The percent of female mice with uterine adenocarcinoma detected by histopathology is depicted at age 8 months. The number of mice examined for the ERΔ3 mice (black bar) at 8 mo (n=26, from Table 3) and for the previously reported MT-mER mice (grey bar) at 8 mo (n=26) [20]. Wild-type (WT) mice (open bar) are shown with the combined incidence in WT mice (FVB/N strain) for both studies for 8 mo of age: 47.5% for the combined studies (n=59) compared to 49% for the ERΔ3 study (see Table 1) and 46% for the MT-mER study [20]. Chi-squared analysis demonstrated statistical significance for the 8 mo age groups (p=0.0054). Comparisons between the genotypes by the Fisher’s exact test demonstrated significant increases in uterine cancer incidence for MT-mER (*, p<0.035) and for ERΔ3 mice (**, p=0.0046) compared to the combined WT group; however, the difference in incidence for the ERΔ3 vs. MT-mER mice was not significant (p> 0.05, Fisher’s exact test).

3.3. Estrogen-Responsive Gene Expression in the Uterus

The accelerated onset of uterine cancer does not coincide with the predicted ability of ERΔ3 to inhibit ERα action. To test the potential of ERΔ3 to inhibit uterine estrogen responsive genes in the presence of WT ERα, the expression of progesterone receptor (Pgr) and lactoferrin (Ltf) was examined in line F ERΔ3 and WT uteri by real-time RT-PCR. No suppression was observed as their RNA levels were similar for WT and ERΔ3 mice (FVB/N strain) in estrus (when estrogen levels are high) for both the progesterone receptor (PR) (Fig. 4A) and lactoferrin genes (Fig. 4B).

Figure 4. Estrogen responsive genes in the uterus are not repressed by ERΔ3.

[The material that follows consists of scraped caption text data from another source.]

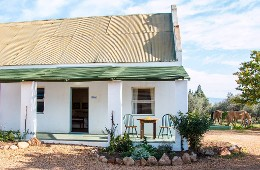 The Blue Cow Barn Boutique Farm Accommodation Barrydale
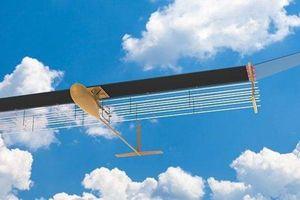 Mỹ tạo ra máy bay động cơ 'ion'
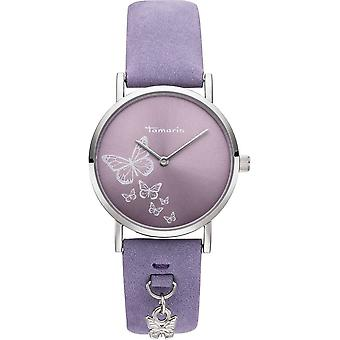 Tamaris - Wristwatch - Bente - DAU 34mm - Silver - Ladies - TW081 - Silver Purple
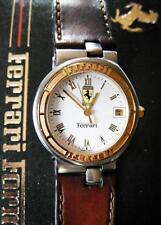 ORIG. FERRARI CARTIER ARMBANDUHR Chronometer FORMULAR MONTE CARLO WEIß GOLD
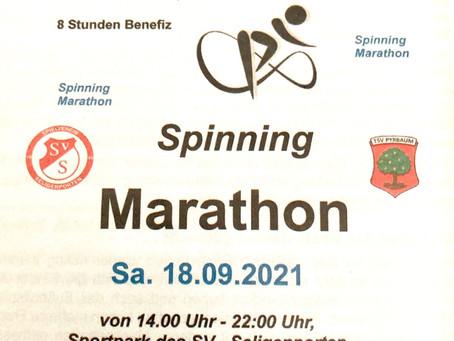 Spinning Marathon am Samstag, 18.09.2021 mit dem SV Seligenporten! Seid dabei!!!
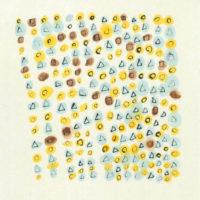 NM-05「花火」 2019年 210×210(額装サイズ四つ切) 水彩、墨、和紙   21,000円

Uterine total RNA obtained from 3-month-old female mice in estrus were analyzed for each genotype. Relative mRNA expression was determined by real-time RT-PCR for the progesterone receptor (Pgr), panels A and C, and lactoferrin (Ltf) genes, panels B and D, with normalization to the cyclophilin A (Ppia) gene. In panels A and B, the average ΔC_T values are displayed for WT (FVB/N, n=8) and ERΔ3 (line F, FVB/N strain) mice (n=8), with the fold difference determined by the 2^−ΔΔCt method indicated within each bar: A. uterine progesterone receptor (Pgr) expression; B. uterine lactoferrin (Ltf) expression. Expression levels in the ERΔ3 mice were not significantly different than in WT uteri (p>0.05, Mann Whitney test). In panels C and D, uteri from intact female mice with a mixed background strain obtained by crossbreeding ERΔ3 (line F, FVB/N strain) and αERKO (C57BL/6 strain) were analyzed. The average ΔC_T values for the 4 genotypes, including WT (n=4), ERΔ3 (hemizygous, +/−; n=4), αERKO (homozygous for the ERα disruption, −/−; n=4), and αERKO/ERΔ3 (−/− and +/−, respectively; n=6) are depicted. The fold difference of ERΔ3 relative to WT mice (1.0) and αERKO/ERΔ3 relative to αERKO determined by the 2^−ΔΔCt method are indicated within each bar. C. Uterine progesterone receptor (Pgr) expression was significant (p=0.025, 1-way ANOVA) with a significant difference between WT and αERKO/ERΔ3 mice (Tukey’s test). Fold differences relative to WT (1) are 3.1 for αERKO and 3.7 for αERKO/ERΔ3 and relative to ERΔ3 (1) are 1.9 for αERKO and 2.3 for αERKO/ERΔ3. D. Uterine lactoferrin (Ltf) levels were significant (p=0.0042, 1-way ANOVA). The negative ΔC_T levels reflect higher Ltf expression compared to the normalizing Ppia gene. Fold differences relative to WT (1) are 0.04 for both αERKO and αERKO/ERΔ3 and to ERΔ3 (1) are 0.2 for the two αERKO genotypes. Genotype comparisons for panels C and D were analyzed by Tukey’s test: a, p<0.05 compared to WT; b, p<0.05 compared to ERΔ3.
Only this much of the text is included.